‘80s slashers create a comfortable world for even the most casual horror fans, and a large reason these bloody chop ‘em-ups from decades ago are so effortlessly rewatchable comes from the way the characters just vibe with each other...
...They all know each other and just hang out without bogging the viewer down with extensive character development or emotionally complex backstories. The people (usually teenagers) just exist on the screen and become a group of comfortable acquaintances that we can just settle in and let our guard down with. The story of My Bloody Valentine (1981), which recently celebrated its 40th anniversary, begins with a group of young adults who have grown up together in the small town of Valentine Bluff, population 3,735 (3,725 by film’s end). MBV becomes a cozy place to return to again and again, but even for those who grew up with the film and know all the characters as intimately as your regular bar crew, last year’s release of director George Mihalka’s cut of the film (written by Stephen A. Miller and John Beaird) offers a bit more gore to pair with all the warm fuzzies you might get from it. Even more interesting, the extended cut offers a level of foreshadowing to all the deaths. So, if you watch closely you can even predict how each resident of Valentine Bluff will meet their lovely and bloody end.
This article won’t cover all the deaths in the film; while the extended cut unburied some missing gore, unfortunately some of the footage remains lost. So, we will focus on just a few of the predicted demises.
Right Through the Heart: The film starts with a cold opening deep in the Hanniger Mine where we see two miner-gear clad people walking through the tunnels in search of a good make out spot. Ready for a romantic tryst underground, one of the ‘miners’ begins to undress, revealing a woman with a bright red tattoo of a heart on her chest. The small but very noticeable marking might as well say “Enter Pickaxe Here.” The predictability of stabbing someone through the heart (real or not) might seem more of a play-on-words than an actual premonition, but relax, this is just the warm-up.

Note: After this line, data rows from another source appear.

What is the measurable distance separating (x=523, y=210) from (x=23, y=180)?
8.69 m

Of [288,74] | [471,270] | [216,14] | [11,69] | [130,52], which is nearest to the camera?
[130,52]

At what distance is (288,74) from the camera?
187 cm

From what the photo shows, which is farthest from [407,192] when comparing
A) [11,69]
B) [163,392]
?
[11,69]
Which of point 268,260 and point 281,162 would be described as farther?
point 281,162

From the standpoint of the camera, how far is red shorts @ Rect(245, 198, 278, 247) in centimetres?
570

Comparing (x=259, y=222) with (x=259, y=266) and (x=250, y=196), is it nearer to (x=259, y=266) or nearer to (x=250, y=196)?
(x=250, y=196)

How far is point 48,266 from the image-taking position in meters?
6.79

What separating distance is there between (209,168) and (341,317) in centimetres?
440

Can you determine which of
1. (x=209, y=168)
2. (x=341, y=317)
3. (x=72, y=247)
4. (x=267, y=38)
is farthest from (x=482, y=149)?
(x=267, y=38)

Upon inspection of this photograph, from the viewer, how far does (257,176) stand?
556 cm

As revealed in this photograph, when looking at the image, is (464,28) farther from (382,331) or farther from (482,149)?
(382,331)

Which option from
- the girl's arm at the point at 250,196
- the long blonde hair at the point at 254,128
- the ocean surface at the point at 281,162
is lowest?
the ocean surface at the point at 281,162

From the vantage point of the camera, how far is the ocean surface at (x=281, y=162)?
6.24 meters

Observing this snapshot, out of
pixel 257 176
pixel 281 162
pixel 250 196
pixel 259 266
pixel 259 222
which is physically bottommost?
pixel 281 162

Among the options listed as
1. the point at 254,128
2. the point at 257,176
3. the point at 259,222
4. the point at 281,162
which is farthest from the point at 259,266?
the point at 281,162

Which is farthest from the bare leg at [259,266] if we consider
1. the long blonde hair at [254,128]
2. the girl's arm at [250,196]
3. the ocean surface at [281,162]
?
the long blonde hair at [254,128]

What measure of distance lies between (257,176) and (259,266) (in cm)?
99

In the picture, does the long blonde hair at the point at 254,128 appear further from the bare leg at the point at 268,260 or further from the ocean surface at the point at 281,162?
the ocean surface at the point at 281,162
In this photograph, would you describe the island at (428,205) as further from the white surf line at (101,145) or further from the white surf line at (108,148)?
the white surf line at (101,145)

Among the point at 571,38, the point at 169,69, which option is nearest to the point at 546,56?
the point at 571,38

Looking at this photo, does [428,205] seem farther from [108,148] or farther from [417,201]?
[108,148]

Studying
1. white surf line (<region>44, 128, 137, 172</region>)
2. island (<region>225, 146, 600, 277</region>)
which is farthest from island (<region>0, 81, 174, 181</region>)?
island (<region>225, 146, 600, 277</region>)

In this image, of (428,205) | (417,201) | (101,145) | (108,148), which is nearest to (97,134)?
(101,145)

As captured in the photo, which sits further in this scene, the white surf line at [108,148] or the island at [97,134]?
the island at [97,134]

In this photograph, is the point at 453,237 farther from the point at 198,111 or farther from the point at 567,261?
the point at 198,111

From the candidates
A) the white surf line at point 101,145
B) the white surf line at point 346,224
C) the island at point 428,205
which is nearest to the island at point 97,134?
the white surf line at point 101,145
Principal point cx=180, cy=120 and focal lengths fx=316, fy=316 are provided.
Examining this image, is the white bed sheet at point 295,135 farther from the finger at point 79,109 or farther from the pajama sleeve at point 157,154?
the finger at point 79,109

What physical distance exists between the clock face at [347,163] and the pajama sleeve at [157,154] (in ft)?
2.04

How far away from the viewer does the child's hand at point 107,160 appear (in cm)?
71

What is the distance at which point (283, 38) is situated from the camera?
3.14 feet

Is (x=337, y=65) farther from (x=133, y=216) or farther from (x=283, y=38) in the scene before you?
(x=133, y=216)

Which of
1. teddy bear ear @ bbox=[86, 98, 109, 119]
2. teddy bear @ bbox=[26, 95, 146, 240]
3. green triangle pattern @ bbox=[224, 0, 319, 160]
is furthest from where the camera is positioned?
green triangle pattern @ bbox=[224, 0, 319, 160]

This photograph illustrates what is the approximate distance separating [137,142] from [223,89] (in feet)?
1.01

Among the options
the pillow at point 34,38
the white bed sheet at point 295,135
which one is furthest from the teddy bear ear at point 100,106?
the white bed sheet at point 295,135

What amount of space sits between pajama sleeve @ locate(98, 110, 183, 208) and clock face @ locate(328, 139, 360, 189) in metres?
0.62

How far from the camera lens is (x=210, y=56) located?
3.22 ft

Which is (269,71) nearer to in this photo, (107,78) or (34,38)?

The Dress Made Him Do It: As the day of the big Valentine’s Day dance gets closer, Patty (Cynthia Dale) and Sarah (Lori Hallier) walk through the town and talk about boys (Bechdel would be so disappointed). The discussion includes how to choose between a guy, how to get a guy, and how to drive a guy crazy. Patty gleefully talks about the dress she bought for the occasion, describing the sexy number as “cut down to here” as she indicates a spot right below her sternum and even mentions she “won’t make it out alive” in reference to how her boyfriend will respond to the outfit. However, while wearing the dress, Patty takes a pickaxe to the very spot she pointed to the day prior and she does, in fact, not make it out alive.
Just Hanging Around: Dear sweet (yet a bit creepy) Howard (Alf Humphreys) likes to pull pranks and make his presence known at all times. He abhors tense situations and prefers to keep the mood light-hearted, sometimes at the expense of others. At the beginning of the film Howard shows up with a handkerchief tied around his neck, which presents as a form of peacocking, but also a bit of imagery for things to come. Once the group makes the fatal trek into the mine, Howard separates from the group, only to appear later hanging from a rafter. He scares Hollis (Keith Knight) and the girls and makes a lame pun on the word “hang”. Moments later, Howard once again removes himself from his friends, but this time when he reappears hanging from the rafters, he has a rope firmly tied around his neck…which quickly becomes separated from the rest of his body. Definitely a “hangover” he will not forget.
In the town of Valentine Bluff the guy to girl ratio seems fairly even which allows every miner to successfully pair up with a lady to call his own. After the men leave the mine for the day, they all head to the community center to find their other halves decorating for the upcoming dance. The men enter the building one by one and immediately fly to the side of their girl to give them a hearty hug and a kiss. The couple of Sylvia (Helene Udy) and John (Rob Stein) probably have the strangest greeting thanks to their two foot height difference. Instead of bowing to kiss the tiny Sylvia, John grabs her head and hoists her aloft to lip level so she can partake in one of the most awkward looking kisses seen in film. An odd image obviously, but the scene sets the viewer up for Sylvia’s death. On Valentine’s Day, Sylvia runs into the killer while in the mine, and, most likely inspired by the uncomfortable kiss, he grabs the sides of her head and lifts her high off the ground. He slams her head into a cascading shower spout. So, next time John goes in for a kiss, Sylvia will be at the right height, but her kisses might be a little more wet.
My Bloody Valentine offers us characters who vibe so well we don’t care if they have backstories or even last names. And even though the director did not bother to tell us much (if anything) of their pasts, he does give us some helpful and fun hints at their not-too distant future.